Preface
Earth surface environmental processes exhibit distinctive characteristics, encompassing both spatial and temporal dimensions, along with various attributes and predictive variables. Furthermore, in the era of Data Science, the wealth of available data and the rapid development of analytical models have emerged as distinctive aspects in the realm of Geospatial Data Analysis (GDA). Coupled with uncertainty and complexity issues, all this contribute to making this field of research highly challenging. The domain of GDA encompasses data exploration, manipulation, and modelling, from the acquisition phase up to the visualization and interpretation of the results. Mapping where events are located and how they relate to each other provides a better understanding of the process being studied. Finally, as an increasing volume of geo-environmental data becomes more and more accessible, the demand for experts in this domain is growing rapidly, both in public research institutions as well as in private companies.
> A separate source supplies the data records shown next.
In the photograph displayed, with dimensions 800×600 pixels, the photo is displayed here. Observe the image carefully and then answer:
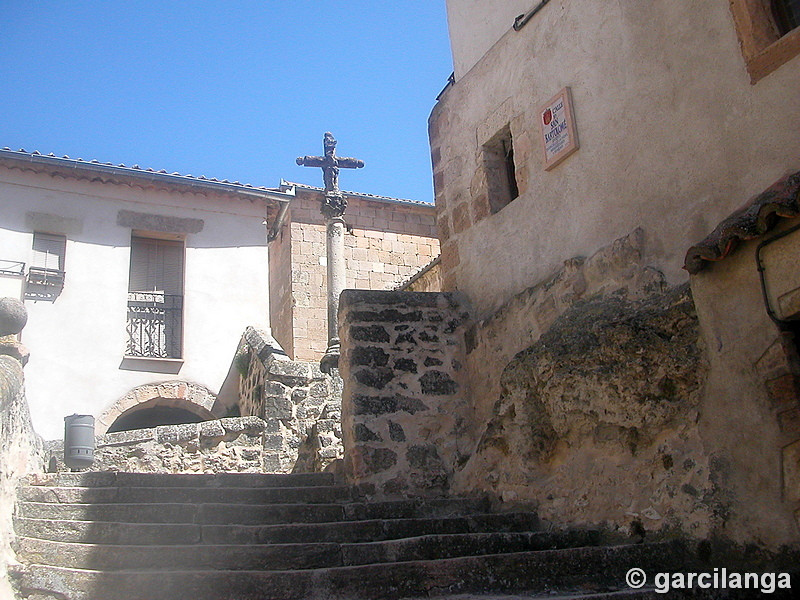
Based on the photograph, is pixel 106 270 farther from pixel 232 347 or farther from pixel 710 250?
pixel 710 250

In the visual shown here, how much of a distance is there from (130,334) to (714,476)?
994cm

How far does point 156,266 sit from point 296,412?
15.5ft

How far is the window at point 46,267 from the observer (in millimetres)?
11492

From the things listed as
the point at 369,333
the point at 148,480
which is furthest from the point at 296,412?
the point at 148,480

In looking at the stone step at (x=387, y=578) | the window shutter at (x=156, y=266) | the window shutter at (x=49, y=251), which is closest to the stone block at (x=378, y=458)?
the stone step at (x=387, y=578)

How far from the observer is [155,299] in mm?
12406

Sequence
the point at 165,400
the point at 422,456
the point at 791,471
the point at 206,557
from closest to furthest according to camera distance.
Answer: the point at 791,471
the point at 206,557
the point at 422,456
the point at 165,400

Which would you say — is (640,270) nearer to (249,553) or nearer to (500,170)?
(500,170)

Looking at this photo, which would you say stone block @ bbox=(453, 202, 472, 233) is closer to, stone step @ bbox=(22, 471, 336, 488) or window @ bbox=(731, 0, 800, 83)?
stone step @ bbox=(22, 471, 336, 488)

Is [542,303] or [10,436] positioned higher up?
[542,303]

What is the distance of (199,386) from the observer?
12.0 metres

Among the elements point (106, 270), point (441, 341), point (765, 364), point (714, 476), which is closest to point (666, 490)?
point (714, 476)

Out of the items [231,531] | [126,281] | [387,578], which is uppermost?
[126,281]

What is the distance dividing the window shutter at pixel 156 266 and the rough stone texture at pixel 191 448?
432cm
Defined for the first time by Naur as “The science of dealing with data”, the term Data Science evolved over time around the original concept of “…converting data into information and knowledge” (IASC, 1977). In the disciplines like Environmental and Earth Sciences, Physical Geography, Humanities and Social Sciences, the use of Data Science procedures is emerging only recently, proving to be extremely efficient to deal with the complexity of the investigated process and the heterogeneity of the underlying data sources. This leads to a cultural shift, moving scientists away from individual working within their own research domain. Indeed, disciplinary boundaries are more and more permeable, pushing scientists to be more open to collaborate among them and with decision makers on the investigation and understanding of real-world problems. Modern earth and environmental scientists need to interact with other disciplines, apparently far from their domain. This openness is increasingly important as society struggles to respond to the implication of anthropogenic pressures on different issues, such as natural hazards and climate change, or the harmful impacts of human activities on biodiversity, water and air quality, human health.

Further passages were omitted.